(Scene question records)
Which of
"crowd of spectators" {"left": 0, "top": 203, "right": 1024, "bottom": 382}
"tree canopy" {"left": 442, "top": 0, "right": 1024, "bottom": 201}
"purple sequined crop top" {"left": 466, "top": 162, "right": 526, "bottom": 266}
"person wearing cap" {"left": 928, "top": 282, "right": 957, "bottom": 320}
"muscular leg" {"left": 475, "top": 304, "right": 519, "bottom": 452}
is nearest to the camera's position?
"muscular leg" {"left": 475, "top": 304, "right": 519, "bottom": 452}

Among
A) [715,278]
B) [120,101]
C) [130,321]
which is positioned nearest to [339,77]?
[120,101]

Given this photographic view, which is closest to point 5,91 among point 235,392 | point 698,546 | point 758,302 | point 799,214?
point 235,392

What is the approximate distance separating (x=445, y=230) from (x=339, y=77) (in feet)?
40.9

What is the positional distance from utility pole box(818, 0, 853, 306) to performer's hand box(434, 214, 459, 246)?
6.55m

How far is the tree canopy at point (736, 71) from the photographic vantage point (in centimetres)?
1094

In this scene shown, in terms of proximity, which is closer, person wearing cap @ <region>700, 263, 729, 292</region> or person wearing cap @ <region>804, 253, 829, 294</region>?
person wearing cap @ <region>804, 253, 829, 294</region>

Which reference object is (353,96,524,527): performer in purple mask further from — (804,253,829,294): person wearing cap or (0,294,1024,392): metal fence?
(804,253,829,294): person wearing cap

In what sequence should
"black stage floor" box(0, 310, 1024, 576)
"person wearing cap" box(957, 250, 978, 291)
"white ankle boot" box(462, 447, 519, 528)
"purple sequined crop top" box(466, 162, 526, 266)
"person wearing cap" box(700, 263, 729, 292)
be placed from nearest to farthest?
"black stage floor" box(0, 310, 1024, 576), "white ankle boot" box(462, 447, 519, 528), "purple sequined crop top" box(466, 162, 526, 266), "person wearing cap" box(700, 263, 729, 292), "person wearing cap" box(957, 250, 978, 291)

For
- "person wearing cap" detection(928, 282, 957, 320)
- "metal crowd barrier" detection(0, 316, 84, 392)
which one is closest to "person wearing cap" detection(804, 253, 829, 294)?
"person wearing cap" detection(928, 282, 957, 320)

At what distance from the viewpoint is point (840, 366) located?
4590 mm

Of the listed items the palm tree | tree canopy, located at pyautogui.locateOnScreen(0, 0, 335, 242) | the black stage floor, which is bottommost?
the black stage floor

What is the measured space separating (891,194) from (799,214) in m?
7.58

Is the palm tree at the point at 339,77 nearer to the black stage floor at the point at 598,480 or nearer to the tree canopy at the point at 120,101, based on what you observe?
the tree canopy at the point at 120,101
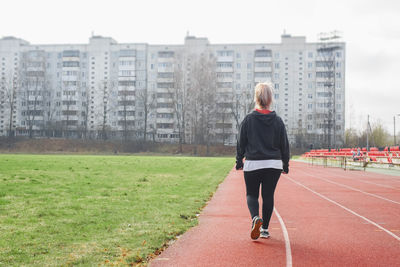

▶ [What is required]:
Rewrite the records above as a JSON list of strings, with one string for each line and no entries for blank lines. Leave the pictures out of the list.

▶ [Answer to this task]:
[
  "Which of",
  "\"crowd of spectators\" {\"left\": 0, \"top\": 203, \"right\": 1024, \"bottom\": 382}",
  "\"tree canopy\" {\"left\": 442, \"top\": 0, \"right\": 1024, \"bottom\": 201}",
  "\"purple sequined crop top\" {\"left\": 466, \"top\": 162, \"right\": 526, \"bottom\": 266}",
  "\"person wearing cap\" {\"left\": 928, \"top\": 282, \"right\": 957, \"bottom\": 320}",
  "\"muscular leg\" {\"left\": 475, \"top\": 304, \"right\": 519, \"bottom\": 452}",
  "is nearest to the camera's position?",
  "\"muscular leg\" {\"left\": 475, \"top\": 304, \"right\": 519, \"bottom\": 452}",
  "Among",
  "A) [715,278]",
  "B) [120,101]",
  "C) [130,321]",
  "which is positioned nearest to [339,77]?",
  "[120,101]",
  "Given this photographic view, which is closest to point 5,91 among point 235,392 | point 698,546 | point 758,302 | point 799,214?",
  "point 235,392",
  "What is the approximate distance separating (x=445, y=230) from (x=339, y=77) (in feet)?",
  "40.9",
  "What is the positional distance from utility pole box(818, 0, 853, 306) to performer's hand box(434, 214, 459, 246)?",
  "6.55m",
  "How far is the tree canopy at point (736, 71) from the photographic vantage point (in centimetres)?",
  "1094",
  "In this scene shown, in terms of proximity, which is closer, person wearing cap @ <region>700, 263, 729, 292</region> or person wearing cap @ <region>804, 253, 829, 294</region>?",
  "person wearing cap @ <region>804, 253, 829, 294</region>",
  "Which reference object is (353,96,524,527): performer in purple mask further from — (804,253,829,294): person wearing cap or (0,294,1024,392): metal fence?",
  "(804,253,829,294): person wearing cap",
  "In what sequence should",
  "\"black stage floor\" box(0, 310, 1024, 576)",
  "\"person wearing cap\" box(957, 250, 978, 291)",
  "\"white ankle boot\" box(462, 447, 519, 528)",
  "\"purple sequined crop top\" box(466, 162, 526, 266)",
  "\"person wearing cap\" box(700, 263, 729, 292)",
  "be placed from nearest to farthest?",
  "\"black stage floor\" box(0, 310, 1024, 576), \"white ankle boot\" box(462, 447, 519, 528), \"purple sequined crop top\" box(466, 162, 526, 266), \"person wearing cap\" box(700, 263, 729, 292), \"person wearing cap\" box(957, 250, 978, 291)",
  "For",
  "- \"person wearing cap\" detection(928, 282, 957, 320)",
  "- \"metal crowd barrier\" detection(0, 316, 84, 392)",
  "which one is closest to \"person wearing cap\" detection(804, 253, 829, 294)?",
  "\"person wearing cap\" detection(928, 282, 957, 320)",
  "At what distance from the viewpoint is point (840, 366) located?",
  "4590 mm",
  "Of the listed items the palm tree | tree canopy, located at pyautogui.locateOnScreen(0, 0, 335, 242) | the black stage floor, which is bottommost?",
  "the black stage floor",
  "What is the measured space separating (891,194) from (799,214) in m?",
  "7.58",
  "Is the palm tree at the point at 339,77 nearer to the black stage floor at the point at 598,480 or nearer to the tree canopy at the point at 120,101, based on what you observe?",
  "the tree canopy at the point at 120,101"
]